There are many custom waveforms that could be used to predict pipe thickness. However, the best results are achieved by the combination of the natural frequency of oscillation in the plane of the cross-section of the pipe in in-plane bending mode 1 and ring mode 2. Incorporating both frequencies 6 and 7 into the appropriate relationship together with the pipe diameter will provide a sufficiently accurate result of the pipe thickness. One of the above-mentioned frequencies can then be replaced in the relationship for calculating the thickness of the pipe by the speed of propagation of longitudinal elastic waves, or by the ratio of the square root of the ratio of the modulus of elasticity and the density of the pipe material.

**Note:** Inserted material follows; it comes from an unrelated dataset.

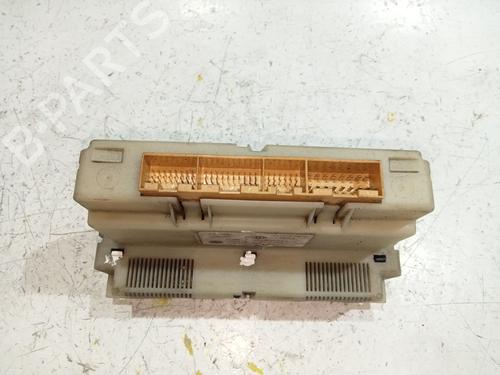 Climate control VW PASSAT B5 (3B2) 1.9 TDI | BP36519730I5 - Image 4
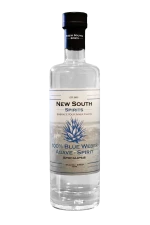 New South 100% Blue Webber Agave (750ml)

Resonance frequencies can be found in Fig. 2 of the dependence of amplitude 3 on frequency 4, where they are displayed as so-called frequency peaks 6, 7 or 8. However, without a previous, as accurate as possible, estimate of both types of frequencies 6 and 7, it is not possible is found in a complex frequency spectrum. The spectrum contains a number of higher harmonic oscillations 8, noise and other unclear peaks. Also, the method, place and intensity of stimulation must be adapted to the measurement of each frequency. Last but not least, it is recommended to verify the gain of the correct values of the intended frequencies by substituting them into pre-prepared relations, constructed on the basis of a good estimate of the thickness of the pipe wall and the velocity of propagation of longitudinal elastic waves.

Industrial applicability

The method can be applied in all areas of industry where a non-destructive determination of the wall thickness of a closed pipeline is required. The method is particularly suitable for thin-walled closed pipes and pipelines, where the accuracy of standard methods is not sufficient and the measured value can have a major impact on further work with the measurement results.

The method can be used, for example, to check the thickness of the nuclear fuel coating, which is essentially a closed thin-walled tube of small diameter. The method is applicable for the qualification of fuel sets for deep storage, when repeated verification of the fuel condition will be necessary. The method can also be used to examine fuel in hot chambers.

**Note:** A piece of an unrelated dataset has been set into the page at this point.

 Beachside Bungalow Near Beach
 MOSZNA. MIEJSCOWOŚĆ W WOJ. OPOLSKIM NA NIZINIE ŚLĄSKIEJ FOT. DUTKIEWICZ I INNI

Apart from activities related to the nuclear industry, the method can be applied when inspecting pipelines in laboratory equipment in which highly abrasive media are used - liquids or gases with solid particles or with admixture of acids. In this way, the degree of pipe wear can be checked without the need to disassemble the installation, and thus a long interruption of the technological process and the potential leakage of liquids or vapors into the surroundings.

Claims (1)

PATENT CLAIMS 1. The method of non-destructive measurement of the thickness of thin-walled tubes of small diameter, characterized by the fact that for the calculation of the thickness of the thin-walled tube (TT) it uses non-destructively determined 5 resonance frequencies of oscillation in the cross-sectional plane of the TT and further uses at least one other property of the TT.